Ray Rogers, Praxis chief executive officer, said the organization was an early supporter of the program and urged the BLDC to write a proposal to the State on behalf of Uptown Butte to establish Census Tract 1 as an Opportunity Zone.
“I think there’s a real opportunity here for the city of Butte,” he said.
In Borduin’s view, what also makes the program exciting is the possibility of layering the program with other incentives. Portions of both the Anaconda and Butte tracts reside within Tax Increment Financing districts, and both communities were among the recipients of a $600,000 brownfields grant from U.S. Environmental Protection Agency.
The grant (which is being managed by the BLDC and Headwaters) is intended to help developers, entrepreneurs and other groups offset the costs of environmental assessments. Assessments related to Superfund are not eligible.
Helena resident Andrew Gordon is the featured speaker for Thursday night’s event.
A former Colorado resident, Gordon is the business development manager for Dayspring Restoration, a firm specializing in environmental cleanup, and the president of the economic-development group Montana Ambassadors.
A self-described “Opportunity Zone Sherpa,” Gordon says his work in economic development was not what prompted him to learn everything he could about the federal program.
“I was actually turned on to Opportunity Zones through some good friends in the venture capital industry down in Colorado,” said Gordon, who said he started looking into the program in January of 2018. “I was just really impressed. I thought it was an excellent initiative to direct private capital to underserved markets.”

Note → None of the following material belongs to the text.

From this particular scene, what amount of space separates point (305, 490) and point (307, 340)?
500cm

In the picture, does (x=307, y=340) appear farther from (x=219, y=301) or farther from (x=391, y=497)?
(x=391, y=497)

Since then, Gordon has educated himself about the program as a private businessperson. He’s also given presentations on the topic through his work with Montana Ambassadors.
So how do opportunity funds and investors find each other? (After all, not everyone has a venture capitalist on speed dial.)
“That’s the $64,000 question,” said Gordon. “This is a conversation that’s happening nationally in real time right now.”
Currently there’s no comprehensive government database of opportunity funds, but Gordon believes public and private entities will step up to the plate, the former potentially marketing local funds with web portals and the latter perhaps utilizing the program to start listing platforms.
“No one’s cornered the market yet — no one’s winning I would say,” said Gordon, noting that leaders in the field have yet to emerge.
As for Borduin, she says spreading the word about the program will be up to those living within Opportunity Zones.
“The huge role that we need to play as local people is to help projects identify themselves to funders,” she said, later adding, “I really want to spur the idea that this is not just a rich man’s game. This can be a local, social economic boon for people who are here already.”